The use of artificial intelligence (AI) technology has been consistently growing in popularity; therefore, many countries are designing and implementing policy frameworks to address the use of AI with regard to its ethical and security-related impacts.1 These frameworks can have far-reaching effects, both positive and negative. One example of a proposed framework is the European Commission Artificial Intelligence Act (AI Act) of 2021, which could have significant impacts on small and medium-sized enterprises (SMEs).
The Need for AI Regulation
The use of AI has tremendous potential for organizations because it makes it possible to extract results from huge amounts of data and create new business models. AI will potentially increase economic output by US$13 trillion.2 However, AI can also create risk for individuals, organizations and society at large (figure 1).3 This includes both the intentional malicious use of AI by individuals, organizations and governments for their own purposes (e.g., cyberattacks, precision propaganda, autonomous weapons)4 and unintentional damage due to sophisticated software delivering unwanted outcomes (e.g., social media algorithms pointing to increasingly extreme content to keep consumers engaged).5 As a result, AI can influence human behavior, make discriminating decisions, damage financial systems and promote political instability.
Proposed AI Act
To cope with these challenges and to minimize AI-related threats, the European Commission has proposed regulations on AI use. In the proposed AI Act, the European Commission defines AI as “machine learning approaches, including supervised, unsupervised and reinforcement learning,” and “logic- and knowledge-based approaches” and “statistical approaches.”6 AI systems are divided into three groups of risk: unacceptable risk, high risk and low risk (figure 2). The European Commission proposes to prohibit unacceptable-risk algorithms; closely monitor, impose restrictions on and require documentation for high-risk algorithms; and establish significantly fewer requirements for low-risk algorithms.

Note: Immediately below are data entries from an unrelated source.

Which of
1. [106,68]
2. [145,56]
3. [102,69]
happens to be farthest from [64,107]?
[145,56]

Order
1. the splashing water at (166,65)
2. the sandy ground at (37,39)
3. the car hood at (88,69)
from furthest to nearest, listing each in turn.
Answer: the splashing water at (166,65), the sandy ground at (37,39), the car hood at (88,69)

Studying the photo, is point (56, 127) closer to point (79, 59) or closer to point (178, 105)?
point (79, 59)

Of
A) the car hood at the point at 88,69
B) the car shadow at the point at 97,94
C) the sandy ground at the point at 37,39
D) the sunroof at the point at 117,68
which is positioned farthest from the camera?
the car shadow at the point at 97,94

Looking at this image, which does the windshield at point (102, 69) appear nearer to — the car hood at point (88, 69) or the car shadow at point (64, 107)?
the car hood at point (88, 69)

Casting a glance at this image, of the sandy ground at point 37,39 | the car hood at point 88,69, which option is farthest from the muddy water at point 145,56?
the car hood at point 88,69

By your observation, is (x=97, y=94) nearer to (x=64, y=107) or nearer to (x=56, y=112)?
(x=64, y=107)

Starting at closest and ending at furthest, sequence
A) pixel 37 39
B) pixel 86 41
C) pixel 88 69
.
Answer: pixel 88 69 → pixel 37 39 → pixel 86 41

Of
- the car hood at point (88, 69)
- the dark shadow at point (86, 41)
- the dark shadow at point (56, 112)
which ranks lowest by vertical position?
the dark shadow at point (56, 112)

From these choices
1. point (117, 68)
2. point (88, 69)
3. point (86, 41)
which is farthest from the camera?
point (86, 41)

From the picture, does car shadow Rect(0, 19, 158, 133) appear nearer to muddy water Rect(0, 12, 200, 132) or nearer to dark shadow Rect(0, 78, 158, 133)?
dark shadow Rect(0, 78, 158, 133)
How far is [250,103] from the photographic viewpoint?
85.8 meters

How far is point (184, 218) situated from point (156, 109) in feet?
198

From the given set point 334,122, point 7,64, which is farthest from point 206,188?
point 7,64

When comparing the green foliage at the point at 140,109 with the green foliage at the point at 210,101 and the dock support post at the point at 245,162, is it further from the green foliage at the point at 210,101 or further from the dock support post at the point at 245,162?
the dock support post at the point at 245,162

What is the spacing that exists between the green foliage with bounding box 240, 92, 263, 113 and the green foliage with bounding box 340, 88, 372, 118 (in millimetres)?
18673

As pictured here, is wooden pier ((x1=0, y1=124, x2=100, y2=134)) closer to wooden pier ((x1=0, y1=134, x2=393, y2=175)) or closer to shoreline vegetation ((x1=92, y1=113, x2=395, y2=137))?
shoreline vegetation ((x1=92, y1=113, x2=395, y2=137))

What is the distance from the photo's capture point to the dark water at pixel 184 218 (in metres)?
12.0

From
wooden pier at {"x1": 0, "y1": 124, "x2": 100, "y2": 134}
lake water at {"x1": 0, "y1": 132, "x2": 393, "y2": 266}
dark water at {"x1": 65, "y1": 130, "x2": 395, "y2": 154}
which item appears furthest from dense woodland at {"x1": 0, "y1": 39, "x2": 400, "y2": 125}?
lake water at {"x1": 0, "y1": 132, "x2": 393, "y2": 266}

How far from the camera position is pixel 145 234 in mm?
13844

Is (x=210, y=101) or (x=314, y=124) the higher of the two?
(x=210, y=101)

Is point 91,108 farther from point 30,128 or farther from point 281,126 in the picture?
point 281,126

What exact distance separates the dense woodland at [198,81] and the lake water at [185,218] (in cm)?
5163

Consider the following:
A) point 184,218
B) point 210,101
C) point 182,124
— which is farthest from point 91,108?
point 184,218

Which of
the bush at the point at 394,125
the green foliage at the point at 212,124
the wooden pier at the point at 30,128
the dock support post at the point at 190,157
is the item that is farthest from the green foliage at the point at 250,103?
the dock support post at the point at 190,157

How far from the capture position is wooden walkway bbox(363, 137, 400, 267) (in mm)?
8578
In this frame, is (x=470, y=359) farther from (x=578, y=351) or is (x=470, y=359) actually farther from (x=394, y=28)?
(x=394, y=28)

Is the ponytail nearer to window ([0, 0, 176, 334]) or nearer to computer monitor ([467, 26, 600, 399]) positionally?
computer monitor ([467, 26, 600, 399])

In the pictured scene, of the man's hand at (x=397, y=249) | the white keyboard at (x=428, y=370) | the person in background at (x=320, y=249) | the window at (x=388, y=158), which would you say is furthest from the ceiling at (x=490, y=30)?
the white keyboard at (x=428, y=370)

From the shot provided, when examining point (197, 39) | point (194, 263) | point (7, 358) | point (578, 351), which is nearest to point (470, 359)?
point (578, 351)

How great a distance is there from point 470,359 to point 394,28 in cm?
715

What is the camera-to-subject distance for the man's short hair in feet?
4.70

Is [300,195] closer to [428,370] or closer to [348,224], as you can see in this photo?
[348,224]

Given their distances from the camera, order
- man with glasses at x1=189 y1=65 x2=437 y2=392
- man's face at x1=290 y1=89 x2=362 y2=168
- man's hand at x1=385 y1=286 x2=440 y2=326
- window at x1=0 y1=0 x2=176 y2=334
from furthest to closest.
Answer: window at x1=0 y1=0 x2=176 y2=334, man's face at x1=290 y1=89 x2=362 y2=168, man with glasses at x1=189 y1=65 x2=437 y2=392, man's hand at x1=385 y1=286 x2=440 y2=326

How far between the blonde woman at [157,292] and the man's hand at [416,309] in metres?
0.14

The European Commission has also set forth guidance to punish individuals and enterprises that fail to comply with the regulations. The highest fines—up to €30 million or 6 percent of global revenue (whichever is higher)—could be imposed for using prohibited systems and violating regulations applicable to high-risk systems. Less serious violations could result in fines up to €20 million or 4 percent of global revenue (whichever is higher). Even the use of incorrect information or the provision of misleading information to authorities could lead to fines of €10 million or 2 percent of global revenue.7
The proposed law also includes significant administrative requirements associated with AI implementation. High-risk AI systems would be subject to transparency requirements. These include risk management systems, data governance and management, record keeping and logging, transparency and user access to information, human oversight, accuracy, robustness and cybersecurity, a conformity assessment, post-market monitoring systems, and registration with EU member-state governments. In addition, the European Commission would require high-risk algorithms to maintain technical documentation, including a general description of the AI system, its purpose and impacts, the processes and methods by which the system was developed, and all the changes the system has undergone during its lifetime.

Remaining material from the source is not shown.